-- start of Selected extract --

Rachel Ames, née Stainer (London, 1 October 1915 – Petronell, Austria, 24 November 1999) was a British novelist and journalist who wrote under the pseudonym Sarah Gainham. She is perhaps best known for her 1967 novel Night Falls on the City, the first of a trilogy about life in Vienna under Nazi rule.

Life
Rachel Stainer was born in Islington. After her father Tom died in World War I, the family moved to Newbury, Berkshire.

After an "impulsive and unsuccessful wartime liaison", in 1947 she moved to Vienna to work with the Four Power Commission, and married the journalist Antony Terry. Terry was German correspondent for the Sunday Times, and the marriage "fell victim to his workload".

Stainer never returned to England, living in Berlin, Bonn and Trieste before returning to Vienna. In 1956 Cyril Ray helped secure her a job as Central and Eastern Europe Correspondent for The Spectator, making a plea that she needed the money. Writing as Sarah Gainham (the name of her maternal great-grandmother), she reported on Germany and the German-speaking parts of Central Europe until 1966. She soon published her first novel, Time Right Deadly (1956), a semi-autobiographical account of an unsuccessful affair. The novel was followed by several other spy thrillers set in Europe. Here Gainham drew on her own knowledge of Cold War spies and intrigues: Terry, hired to the Sunday Times by Ian Fleming, may have been an MI6 agent, and Gainham herself apparently researched a document 'East-West Routes for Agents', commissioned by Fleming, on how to gain access to West Berlin from East Berlin.

In 1964 her marriage to Terry was dissolved, and she married Kenneth Ames, Central European correspondent of The Economist. Night Falls on the City (1967), a tale of love and betrayal set in wartime Vienna, achieved significant commercial success: it topped the New York Times bestseller list for several months, and was widely translated. It was the first novel of a trilogy, completed by A Place in the Country (1969) and Private Worlds (1971), and gave her financial security.

In 1975 Ames committed suicide, leaving Gainham alone in later life. In 1976 she moved from Vienna to a small house in Petronell-Carnuntum, on the banks of the Danube, and became a somewhat eccentric recluse. Her last novel was the heavily autobiographical but unsuccessful The Tiger, Life (1983). In 1984 she was made a Fellow of the Royal Society of Literature. A Discursive Essay on the Presentation of Recent History in England was privately published in 1999.

-- end of Selected extract --

§ **What is required**: Write out the passage of the Sarah Gainham biography word for word, starting with "In 1975 Ames" and going on through "published in 1999.". The lines that follow come from a separate source.

-- start of Dataset --

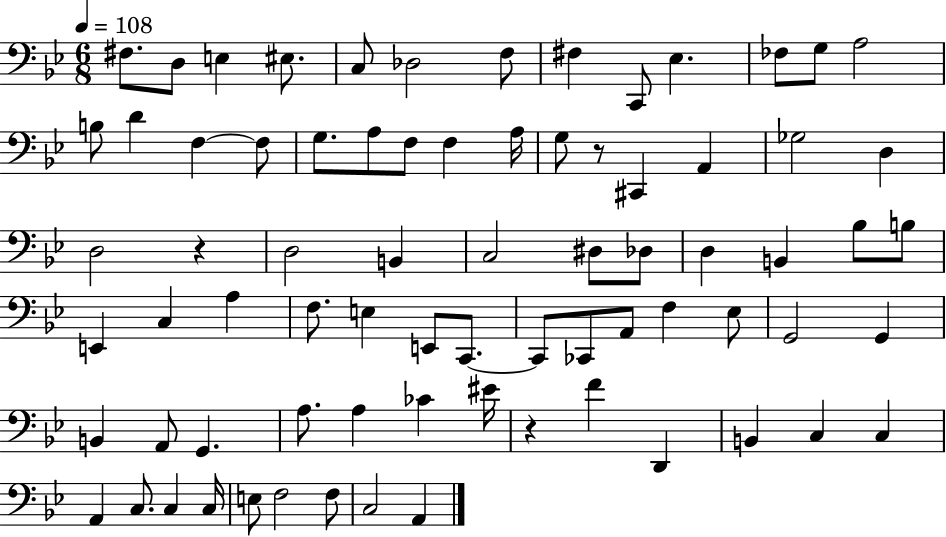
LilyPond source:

-- end of Dataset --
-- start of Dataset --

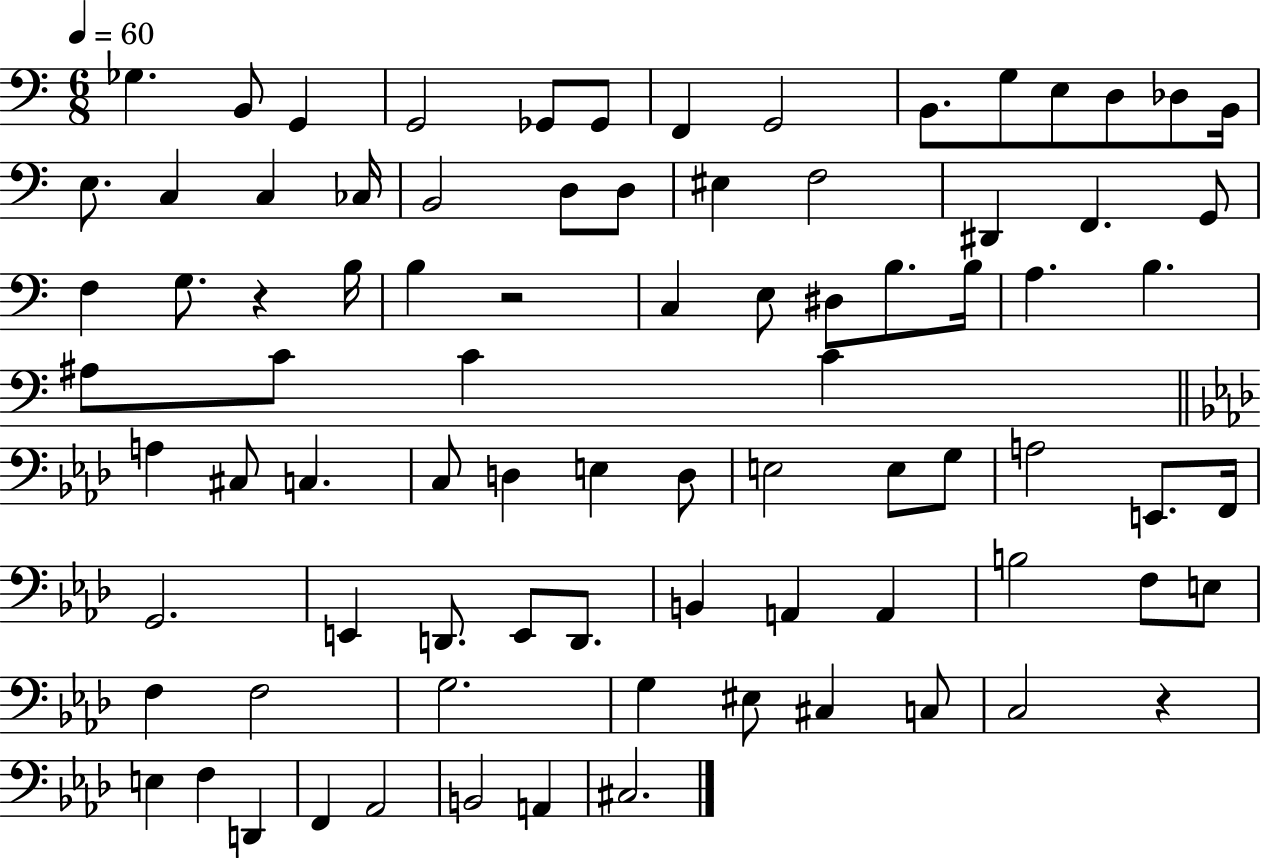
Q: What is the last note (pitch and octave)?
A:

-- end of Dataset --
-- start of Dataset --

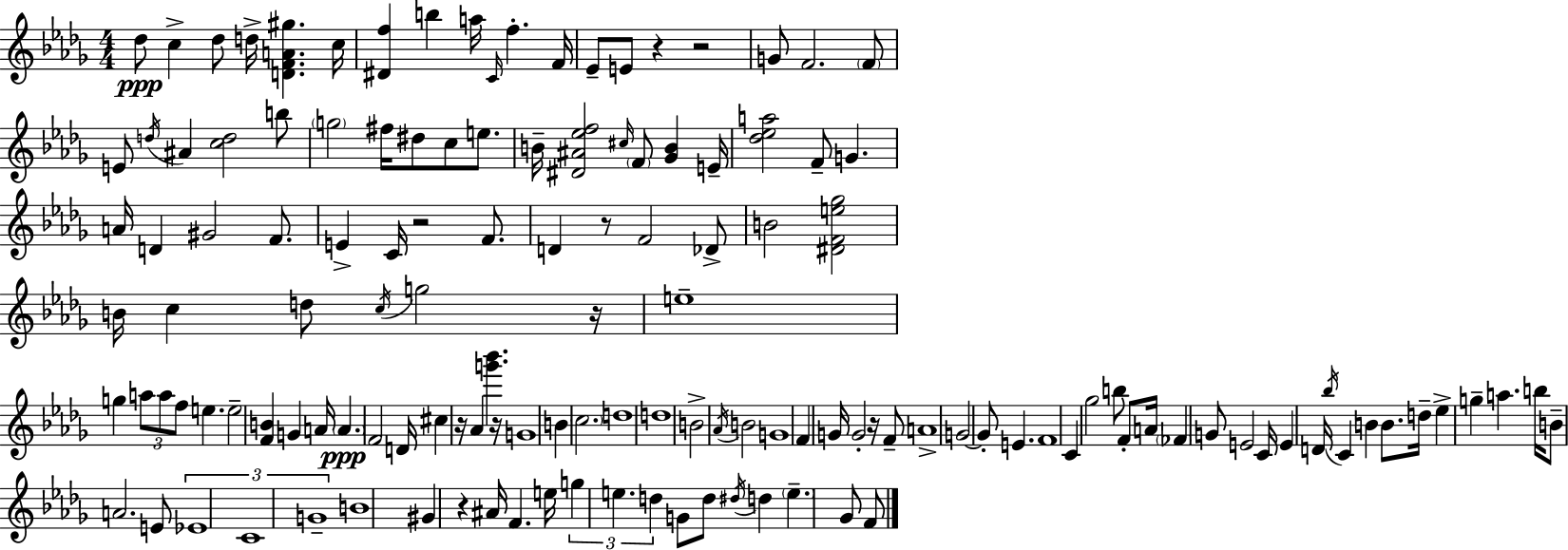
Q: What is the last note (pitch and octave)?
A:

-- end of Dataset --

§ **Exercise answer**:
In 1975 Ames committed suicide, leaving Gainham alone in later life. In 1976 she moved from Vienna to a small house in Petronell-Carnuntum, on the banks of the Danube, and became a somewhat eccentric recluse. Her last novel was the heavily autobiographical but unsuccessful The Tiger, Life (1983). In 1984 she was made a Fellow of the Royal Society of Literature. A Discursive Essay on the Presentation of Recent History in England was privately published in 1999.